In the text on CVM guidance for football corporations, on what date did the Brazilian Securities Commission issue Guidance Opinion No. 41?
======== Selection
CVM Guidelines for Access to the Stock Market by SAFs

The Brazilian Securities Commission (“CVM”) issued the Guidance Opinion No. 41, on August 21, 2023, commenting on correlations between Football Corporations (“SAFs”) and the stock market.

Introduced by Law No. 14.193/2021, the SAFs are companies which core business is the practice of professional football, both men’s and women’s, and which, in view of their corporate and governance structure, are considered corporations, subject to Law No. 6.404/1976 (“Brazilian Corporations Law”). Such supplementary regulation, however, does not necessarily entail that CVM has jurisdiction over all aspects concerning the SAFs. As is the case with private corporations, only the SAFs that seek registration as public companies or access the stock market to fund their activities are subject to CVM regulation and supervision, as defined in the applicable legislation.

Thus, CVM Opinion No. 41 outlines the intersection between the SAF Law and the regulation of the securities market, offering guidance on the alternatives for funding the sports activities developed by the SAFs and how they fall within CVM’s scope of jurisdiction. Among the main topics addressed, it is worth highlighting the following:

  1. Incorporation Constiution and Capital Stock

The Opinion sets out to address the three cases of SAF formation provided for in the SAF Law, namely: (i) through the transformation of an existing club’s corporate type, (ii) by spin-off of an existing club’s football department (here it is understood as a dropdown of assets and rights that comprise the club’s football department), or (iii) by individual initiative or by an investment fund, forming a SAF without relying on pre-existing assets, rights or legal entity.
================
======== Entries shown
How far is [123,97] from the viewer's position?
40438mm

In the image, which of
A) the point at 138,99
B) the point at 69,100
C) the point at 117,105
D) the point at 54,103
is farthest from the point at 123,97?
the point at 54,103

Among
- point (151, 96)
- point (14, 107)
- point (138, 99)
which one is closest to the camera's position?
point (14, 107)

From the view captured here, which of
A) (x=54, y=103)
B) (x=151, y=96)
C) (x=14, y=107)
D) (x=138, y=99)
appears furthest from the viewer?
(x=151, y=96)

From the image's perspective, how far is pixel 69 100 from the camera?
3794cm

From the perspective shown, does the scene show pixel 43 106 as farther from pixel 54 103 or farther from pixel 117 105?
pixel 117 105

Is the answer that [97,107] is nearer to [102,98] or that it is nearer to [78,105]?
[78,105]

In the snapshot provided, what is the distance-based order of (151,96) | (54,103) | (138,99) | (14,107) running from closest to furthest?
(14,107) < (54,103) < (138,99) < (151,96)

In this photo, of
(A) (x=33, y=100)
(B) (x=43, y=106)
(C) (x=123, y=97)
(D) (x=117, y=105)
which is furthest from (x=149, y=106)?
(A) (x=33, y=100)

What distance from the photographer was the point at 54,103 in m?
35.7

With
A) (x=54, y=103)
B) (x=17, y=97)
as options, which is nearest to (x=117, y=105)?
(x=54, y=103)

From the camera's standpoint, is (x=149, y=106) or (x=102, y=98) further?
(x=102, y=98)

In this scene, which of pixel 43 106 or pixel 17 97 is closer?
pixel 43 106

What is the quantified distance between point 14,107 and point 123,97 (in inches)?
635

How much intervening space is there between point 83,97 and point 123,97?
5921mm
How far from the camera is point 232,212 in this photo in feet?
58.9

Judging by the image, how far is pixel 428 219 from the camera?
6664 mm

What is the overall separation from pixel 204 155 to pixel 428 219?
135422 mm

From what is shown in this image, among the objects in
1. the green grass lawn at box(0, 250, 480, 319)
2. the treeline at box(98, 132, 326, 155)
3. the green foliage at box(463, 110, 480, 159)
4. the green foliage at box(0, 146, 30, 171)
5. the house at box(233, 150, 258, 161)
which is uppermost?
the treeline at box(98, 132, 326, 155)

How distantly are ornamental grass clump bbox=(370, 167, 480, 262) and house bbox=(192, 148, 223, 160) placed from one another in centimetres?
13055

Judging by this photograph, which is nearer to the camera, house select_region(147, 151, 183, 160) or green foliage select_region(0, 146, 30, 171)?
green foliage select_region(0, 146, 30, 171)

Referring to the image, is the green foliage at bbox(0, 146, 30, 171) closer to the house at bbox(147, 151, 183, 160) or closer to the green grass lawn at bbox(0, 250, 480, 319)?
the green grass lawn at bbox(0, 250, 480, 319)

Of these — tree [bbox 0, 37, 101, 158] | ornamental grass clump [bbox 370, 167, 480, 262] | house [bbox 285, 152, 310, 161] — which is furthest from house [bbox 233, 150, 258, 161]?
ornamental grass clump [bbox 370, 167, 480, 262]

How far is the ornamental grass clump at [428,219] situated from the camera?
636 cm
================
• [Answer for the task] August 21, 2023.